No one liked the last Lower House but this one is just acting retarded these days. AmmanNet, which is now Radio Al-Balad, has been banned from broadcasting the Lower House of Parliament sessions because apparently they’ve insulted MP’s. Apparently the “insult” came by way of a comment posted by a reader on January 29th.

According to (Sawsan) Zaidah, radio manager, as of early January, the station started implementing a monitoring system on the website that filters comments.

“In the system, we have created a blacklist of words. If one of the words in the blacklist is in the comments, the system will not publish it. But the word that the Lower House sees as insulting was not on this blacklist,” she told The Jordan Times. Zaidah added that there is a disclaimer on the station’s website clarifying that comments solely reflect readers’ opinions.

According to Yehya Shqeir, a media law expert, article 189 of the Penal Code imposes penalties on publications and media outlets that publish words or descriptions deemed insulting to the Parliament or its members. [source]

Radio Al-Balad may look like a normal website, but it is at the end of the day, blog-enabled and embedded with fundamentals of citizen journalism. People are allowed to write and submit, while readers are allowed to comment.

So to look at this another way: the elected Lower House has decided that comments, left by random people, on anyone’s “website” can be deemed “insulting” and even “criminal” to the extent that those who run such “websites” can be sued. At least as far as those “insulting” words are about them.

Oh.

And they also investigated themselves.

11 Comments

  • lol thanks a lot lina! 😀

    (i don’t think i have to worry too much since this blog’s in english. it might as well be chinese)
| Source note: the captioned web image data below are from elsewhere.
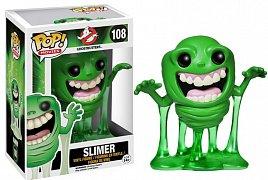 Krotitelé duchů Figurka POP! Slimer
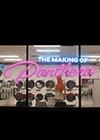 The-Making-of-Panthera.png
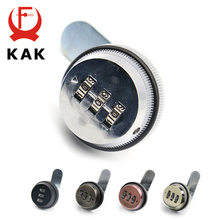 KAK Combination Cabinet Lock Black/Silver Zinc Alloy Password Locks Security Home Automation Cam Lock For Mailbox Cabinet Door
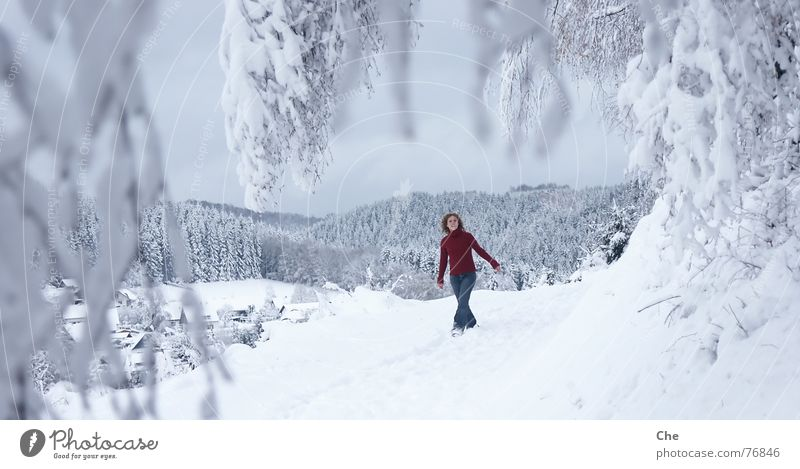 Woman Beautiful Tree Red Joy Winter Forest Cold Snow Playing Laughter Dance Vantage point Soft Village Fir tree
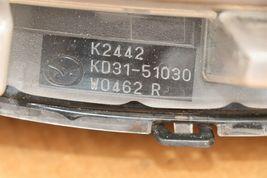 13-16 Mazda CX-5 CX5 Headlight Lamp Halogen Passenger Right RH image 6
  • Oh, and abdel hadi el majali the other day highlighted the Lower House’s role in political reform:

    “Lower House Speaker Abdul Hadi Majali on Monday underlined the House’s role in reinforcing the country’s political reform, and activating the role of political parties. During a meeting with participants in a women’s political empowerment programme yesterday, Majali said political reform is linked with the House’s legislative and monitoring roles, noting that deputies have worked on several pieces of legislation regulating political activity in the country. These include the Political Parties Law and the Press and Publications Law, Majali said, pointing out that political reform requires a system that allows members of the media easy access to information. ”

    From JT.

    This is the definition of mas7’ara, plain and simple.
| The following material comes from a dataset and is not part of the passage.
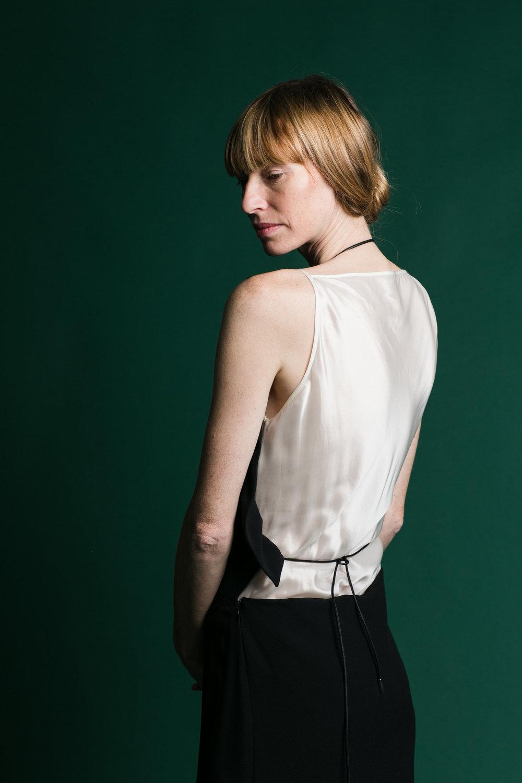 Paige-Newton-Fashion-Photography-Kickpleat-Look-Book-009.jpg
  • I don’t know if I got it right but as far as I understood that means that if I cussed out the lower house on a blog then the blog owner could be sued? Brilliant.

  • Ola: ” if I cussed out the lower house on a blog then the blog owner could be sued? ”
    this is to encourage cussing them in public, in the bus, in the street, in the bathroom, and even in a romantic date…

    Thank god i’m cussing them on my own blog, and not by commenting on someone else’s blog!

    Screw the stuipdness! why cant a normal person like me, go to the parliament, and start his own bahadel with each and every fat guy of those!

  • I know! and again … where is the problem in that!
    the show is about reading the web comments
    & Still!

    this wont change anything in the street … and in front of people, just 3 or 4 days ago i cussed the lower house members in front of the vice president of the traffic police because of their rejection of the new traffic law …. & how they care only about their butts and the cars in which they and their youngsters sit in roaming with 140 Kms/h and crossing red lines carelessly … I said it publicly in front of a bunch of people including a high graded chief in the police dept.

    I guess that we, the people, are the ones who elected the lower house ,,, they are responsible of their work infront of us…. and we have the right even to hit their shiny bold heads with tomatoes! and say whatever we want about them … in any way we, the citizens, find proper to reach them (since many of them have chosen not to allow us into their offices after winning the elections).